<center><h1>Langchain Demo - Text Analytics QA System</h1></center>

**Notebook Overview:** The following notebook contains the code for creating a QA system using Langchain. The QA system will invoke OpenAI's GPT-3.5 model to answer questions about Text Analytics using a corpus of relevant links collected from the internet via the SerpAPI.

<h2>Import OpenAI Model</h2>

In [1]:
# import needed libraries
import os
from dotenv import load_dotenv
from langchain_openai import ChatOpenAI

# Load environment variables from .env file
load_dotenv()

# Access the API key
openai_api_key = os.getenv("OPENAI_API_KEY")

# initalize openai model 
llm = ChatOpenAI(openai_api_key=openai_api_key)

<h2> Read in Data from Scraped URLs</h2>

In [3]:
# read data from txt file 
with open('../corpus/web_data/all_urls.txt') as file:
    data = file.readlines()

# parse data for easy loading 
clean_urls = [data[i][:-1] for i in range(len(data))]
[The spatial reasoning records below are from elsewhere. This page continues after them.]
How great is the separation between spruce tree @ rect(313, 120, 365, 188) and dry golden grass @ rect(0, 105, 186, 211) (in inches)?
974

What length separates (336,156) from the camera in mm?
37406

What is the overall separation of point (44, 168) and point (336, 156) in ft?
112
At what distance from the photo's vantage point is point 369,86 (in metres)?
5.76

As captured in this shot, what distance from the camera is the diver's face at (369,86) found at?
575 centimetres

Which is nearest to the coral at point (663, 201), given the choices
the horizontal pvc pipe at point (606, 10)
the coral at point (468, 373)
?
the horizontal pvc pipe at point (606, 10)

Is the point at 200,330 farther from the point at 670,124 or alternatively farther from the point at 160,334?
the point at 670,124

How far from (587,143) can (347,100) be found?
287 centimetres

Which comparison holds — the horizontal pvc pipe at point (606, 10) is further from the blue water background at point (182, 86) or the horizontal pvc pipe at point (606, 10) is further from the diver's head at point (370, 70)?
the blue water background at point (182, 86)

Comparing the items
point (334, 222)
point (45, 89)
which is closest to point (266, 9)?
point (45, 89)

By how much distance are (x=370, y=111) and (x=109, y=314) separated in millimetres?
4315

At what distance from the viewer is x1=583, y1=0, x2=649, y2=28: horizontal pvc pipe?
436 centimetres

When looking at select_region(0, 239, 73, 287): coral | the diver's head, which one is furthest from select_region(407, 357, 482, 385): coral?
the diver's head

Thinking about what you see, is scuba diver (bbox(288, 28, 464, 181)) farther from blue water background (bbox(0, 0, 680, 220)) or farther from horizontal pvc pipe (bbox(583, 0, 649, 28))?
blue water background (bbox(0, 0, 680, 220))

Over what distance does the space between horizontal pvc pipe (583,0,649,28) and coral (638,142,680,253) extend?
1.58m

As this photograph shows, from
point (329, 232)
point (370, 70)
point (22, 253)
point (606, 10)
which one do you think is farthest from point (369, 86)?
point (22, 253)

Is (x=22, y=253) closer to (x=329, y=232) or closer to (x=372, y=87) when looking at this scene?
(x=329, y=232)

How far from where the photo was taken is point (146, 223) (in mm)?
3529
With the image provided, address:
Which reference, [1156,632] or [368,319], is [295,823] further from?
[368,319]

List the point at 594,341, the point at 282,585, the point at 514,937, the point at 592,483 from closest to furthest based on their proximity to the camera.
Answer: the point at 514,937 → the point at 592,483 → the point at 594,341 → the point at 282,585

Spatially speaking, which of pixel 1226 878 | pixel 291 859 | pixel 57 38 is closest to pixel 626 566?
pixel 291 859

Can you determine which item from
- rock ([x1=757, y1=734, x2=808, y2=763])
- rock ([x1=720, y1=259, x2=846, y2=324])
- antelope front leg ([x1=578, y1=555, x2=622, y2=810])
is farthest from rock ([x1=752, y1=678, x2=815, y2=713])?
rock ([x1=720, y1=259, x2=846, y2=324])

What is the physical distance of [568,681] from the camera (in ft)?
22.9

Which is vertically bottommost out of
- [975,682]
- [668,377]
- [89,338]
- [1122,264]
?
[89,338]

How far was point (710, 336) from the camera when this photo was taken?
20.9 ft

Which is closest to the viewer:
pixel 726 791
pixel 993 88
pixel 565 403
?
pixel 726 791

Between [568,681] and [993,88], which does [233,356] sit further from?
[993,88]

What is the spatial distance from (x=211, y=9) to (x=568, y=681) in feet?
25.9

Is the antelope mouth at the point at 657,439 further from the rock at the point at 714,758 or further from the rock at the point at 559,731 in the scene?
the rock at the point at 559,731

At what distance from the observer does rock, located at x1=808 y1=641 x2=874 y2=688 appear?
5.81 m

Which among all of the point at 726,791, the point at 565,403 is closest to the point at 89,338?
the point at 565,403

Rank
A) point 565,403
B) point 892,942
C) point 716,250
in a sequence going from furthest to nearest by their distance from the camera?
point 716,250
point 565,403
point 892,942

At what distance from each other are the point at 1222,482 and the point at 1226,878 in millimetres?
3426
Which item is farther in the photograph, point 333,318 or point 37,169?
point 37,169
print(f'Count of urls: {len(clean_urls)}')

Count of urls: 62


In [4]:
clean_urls[0:10]

['https://monkeylearn.com/text-analysis/',
 'https://www.lexalytics.com/technology/text-analytics/',
 'https://azure.microsoft.com/en-us/products/ai-services/ai-language',
 'https://monkeylearn.com/blog/what-is-text-analytics/',
 'https://www.qualtrics.com/experience-management/research/text-analysis/',
 'https://getthematic.com/insights/5-text-analytics-approaches/',
 'https://www.spotfire.com/glossary/what-is-text-analytics',
 'https://en.wikipedia.org/wiki/Text_mining',
 'https://www.techtarget.com/searchbusinessanalytics/definition/text-mining',
 'https://en.wikipedia.org/wiki/Transformer_(deep_learning_architecture)']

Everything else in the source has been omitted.